The Math Behind the Chaos
April 2026 – bigsnarfdude
This is the formula walkthrough for Chaos Takes the Wheel. Every derivation, step by step. If you want the version without math, read Why AI Swarms Agree on Half-Truths instead.
Companion notebook: Chaos_Takes_The_Wheel.ipynb (runs in Colab/Kaggle/Jupyter)
Part 1: The Influence Graph
Before we touch attention math, we need to establish why the chaos agent’s message gets read at all.
In our RRMA framework, agents share state via files on a blackboard. The protocol requires every agent to read telemetry files and the main blackboard. Whoever writes first sets the context for everyone.
Influence ratio for agent $i$:
\[r_i = \frac{\text{out\_degree}_i}{\text{out\_degree}_i + \text{in\_degree}_i}\]An agent that only broadcasts ($r = 1.0$) is a pure source. An agent that only receives ($r = 0.0$) is a pure sink.

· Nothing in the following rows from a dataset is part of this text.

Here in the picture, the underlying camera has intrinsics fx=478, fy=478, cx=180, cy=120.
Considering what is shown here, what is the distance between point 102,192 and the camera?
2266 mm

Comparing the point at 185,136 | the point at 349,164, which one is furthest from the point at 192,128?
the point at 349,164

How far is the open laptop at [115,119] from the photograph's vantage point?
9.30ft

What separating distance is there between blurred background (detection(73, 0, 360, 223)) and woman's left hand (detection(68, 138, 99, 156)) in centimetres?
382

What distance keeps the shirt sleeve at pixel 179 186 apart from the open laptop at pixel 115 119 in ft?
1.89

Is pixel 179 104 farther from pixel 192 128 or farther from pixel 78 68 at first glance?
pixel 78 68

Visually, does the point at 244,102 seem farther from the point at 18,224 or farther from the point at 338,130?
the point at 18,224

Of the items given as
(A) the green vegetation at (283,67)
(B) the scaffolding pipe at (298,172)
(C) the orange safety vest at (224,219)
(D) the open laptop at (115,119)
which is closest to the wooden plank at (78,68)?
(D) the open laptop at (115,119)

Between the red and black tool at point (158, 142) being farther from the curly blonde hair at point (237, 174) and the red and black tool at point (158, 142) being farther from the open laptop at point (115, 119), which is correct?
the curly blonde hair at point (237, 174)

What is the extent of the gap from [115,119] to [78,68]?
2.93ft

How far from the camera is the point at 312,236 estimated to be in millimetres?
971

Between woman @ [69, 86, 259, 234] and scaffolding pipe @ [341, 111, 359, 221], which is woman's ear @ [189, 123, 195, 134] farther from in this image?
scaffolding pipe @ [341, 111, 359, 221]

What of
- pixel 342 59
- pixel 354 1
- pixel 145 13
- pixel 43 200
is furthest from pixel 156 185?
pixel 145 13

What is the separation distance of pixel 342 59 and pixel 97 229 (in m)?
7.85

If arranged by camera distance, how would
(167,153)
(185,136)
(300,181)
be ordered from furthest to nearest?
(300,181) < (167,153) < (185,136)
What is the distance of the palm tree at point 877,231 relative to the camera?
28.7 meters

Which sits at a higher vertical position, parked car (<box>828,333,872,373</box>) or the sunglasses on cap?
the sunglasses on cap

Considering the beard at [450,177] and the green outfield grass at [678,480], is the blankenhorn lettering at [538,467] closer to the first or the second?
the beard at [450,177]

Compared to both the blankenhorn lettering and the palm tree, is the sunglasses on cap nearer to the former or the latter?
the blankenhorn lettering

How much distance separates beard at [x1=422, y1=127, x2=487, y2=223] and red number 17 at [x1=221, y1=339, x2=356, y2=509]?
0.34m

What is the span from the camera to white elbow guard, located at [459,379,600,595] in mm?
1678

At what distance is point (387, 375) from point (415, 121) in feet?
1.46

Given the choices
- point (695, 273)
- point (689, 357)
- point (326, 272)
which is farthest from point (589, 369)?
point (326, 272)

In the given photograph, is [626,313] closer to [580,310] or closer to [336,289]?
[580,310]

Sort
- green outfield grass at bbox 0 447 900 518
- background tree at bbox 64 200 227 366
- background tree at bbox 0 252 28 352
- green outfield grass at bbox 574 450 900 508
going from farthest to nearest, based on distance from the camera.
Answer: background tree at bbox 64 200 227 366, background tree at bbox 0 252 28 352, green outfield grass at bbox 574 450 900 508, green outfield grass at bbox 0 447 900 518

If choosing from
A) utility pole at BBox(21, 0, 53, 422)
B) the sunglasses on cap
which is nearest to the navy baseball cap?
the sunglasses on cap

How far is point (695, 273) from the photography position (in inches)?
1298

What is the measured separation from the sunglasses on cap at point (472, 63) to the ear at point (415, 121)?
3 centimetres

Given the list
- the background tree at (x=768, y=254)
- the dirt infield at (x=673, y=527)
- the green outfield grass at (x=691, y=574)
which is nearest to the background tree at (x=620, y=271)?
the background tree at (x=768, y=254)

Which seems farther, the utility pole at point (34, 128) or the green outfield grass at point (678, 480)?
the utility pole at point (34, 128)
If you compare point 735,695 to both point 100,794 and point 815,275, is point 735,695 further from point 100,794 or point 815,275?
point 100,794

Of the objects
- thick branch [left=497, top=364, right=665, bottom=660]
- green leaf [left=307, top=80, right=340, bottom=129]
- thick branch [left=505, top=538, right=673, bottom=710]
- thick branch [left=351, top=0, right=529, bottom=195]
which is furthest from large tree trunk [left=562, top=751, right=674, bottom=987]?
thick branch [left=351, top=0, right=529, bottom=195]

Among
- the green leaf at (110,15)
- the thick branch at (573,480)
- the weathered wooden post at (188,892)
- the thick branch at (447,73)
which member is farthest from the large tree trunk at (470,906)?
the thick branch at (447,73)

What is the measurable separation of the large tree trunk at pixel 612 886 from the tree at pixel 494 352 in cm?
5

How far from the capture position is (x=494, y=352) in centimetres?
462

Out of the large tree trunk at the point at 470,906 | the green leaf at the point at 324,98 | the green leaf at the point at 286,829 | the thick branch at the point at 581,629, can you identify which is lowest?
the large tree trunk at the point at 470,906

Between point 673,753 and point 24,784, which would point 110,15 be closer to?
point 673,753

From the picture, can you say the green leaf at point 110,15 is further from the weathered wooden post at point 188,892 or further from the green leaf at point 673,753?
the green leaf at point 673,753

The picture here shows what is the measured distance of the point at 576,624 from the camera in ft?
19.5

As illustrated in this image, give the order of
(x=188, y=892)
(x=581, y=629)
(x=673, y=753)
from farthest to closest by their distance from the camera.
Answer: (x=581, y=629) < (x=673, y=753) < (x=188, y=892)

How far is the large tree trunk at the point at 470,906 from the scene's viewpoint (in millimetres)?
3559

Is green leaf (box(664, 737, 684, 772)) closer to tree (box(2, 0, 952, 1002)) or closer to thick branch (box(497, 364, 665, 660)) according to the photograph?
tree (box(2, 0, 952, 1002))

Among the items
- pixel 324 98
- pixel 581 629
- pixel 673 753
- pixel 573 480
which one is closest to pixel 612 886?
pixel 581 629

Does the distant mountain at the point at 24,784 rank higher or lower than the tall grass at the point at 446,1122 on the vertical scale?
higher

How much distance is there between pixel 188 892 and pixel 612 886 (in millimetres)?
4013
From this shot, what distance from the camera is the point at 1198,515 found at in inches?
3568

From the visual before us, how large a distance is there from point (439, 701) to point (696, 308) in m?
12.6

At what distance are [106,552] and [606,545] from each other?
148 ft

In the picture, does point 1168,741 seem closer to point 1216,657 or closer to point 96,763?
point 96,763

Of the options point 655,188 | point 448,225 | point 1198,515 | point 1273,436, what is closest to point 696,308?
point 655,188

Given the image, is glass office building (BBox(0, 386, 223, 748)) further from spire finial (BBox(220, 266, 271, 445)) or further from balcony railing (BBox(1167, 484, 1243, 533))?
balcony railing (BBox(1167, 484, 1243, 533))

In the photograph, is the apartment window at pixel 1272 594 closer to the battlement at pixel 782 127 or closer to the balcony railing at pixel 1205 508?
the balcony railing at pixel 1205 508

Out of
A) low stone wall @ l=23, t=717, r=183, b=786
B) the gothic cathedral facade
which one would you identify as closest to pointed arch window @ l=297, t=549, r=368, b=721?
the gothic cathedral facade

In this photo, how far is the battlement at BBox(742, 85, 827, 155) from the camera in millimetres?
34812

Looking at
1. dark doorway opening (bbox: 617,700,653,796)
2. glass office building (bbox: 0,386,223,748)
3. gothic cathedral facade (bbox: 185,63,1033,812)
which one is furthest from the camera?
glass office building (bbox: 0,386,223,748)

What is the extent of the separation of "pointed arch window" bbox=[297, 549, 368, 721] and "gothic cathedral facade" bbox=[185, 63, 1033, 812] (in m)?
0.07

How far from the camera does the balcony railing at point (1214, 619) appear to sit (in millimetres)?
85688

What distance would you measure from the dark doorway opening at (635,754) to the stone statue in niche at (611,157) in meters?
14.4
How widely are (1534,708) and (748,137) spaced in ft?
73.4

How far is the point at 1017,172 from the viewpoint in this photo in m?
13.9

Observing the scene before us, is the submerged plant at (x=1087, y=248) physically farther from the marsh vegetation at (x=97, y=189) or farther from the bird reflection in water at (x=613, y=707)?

Run h3: Actual data from events.jsonl
Agent | Out | In | Influence Ratio | Role
------------------------------------------------------------
Agent 0 | 0 | 3 | 0.0000 | honest
Agent 1 | 0 | 6 | 0.0000 | honest
Agent 2 | 3 | 3 | 0.5000 | honest
Agent 3 | 10 | 1 | 0.9091 | CHAOS <<<
Agent 3 controls 91% of all information flow.
How Agent 3 got 10 out-edges with only 5 writes
Agent 3 was first to create the three telemetry files. The protocol then forced all three peers to read them.
| Write | File | Readers | Edges |
|---|---|---|---|
| 1 | LEARNINGS.md |
Agent 0, 1, 2 | 3 |
| 2 | MISTAKES.md |
Agent 0, 1, 2 | 3 |
| 3 | DESIRES.md |
Agent 0, 1, 2 | 3 |
| 4-5 | blackboard.md (2 edits) |
Agent 1 | 1 |
| Total out-edges: | 10 |
Agent 3’s single in-edge: it read blackboard.md after Agent 2 edited it.
This is a race condition, not persuasion.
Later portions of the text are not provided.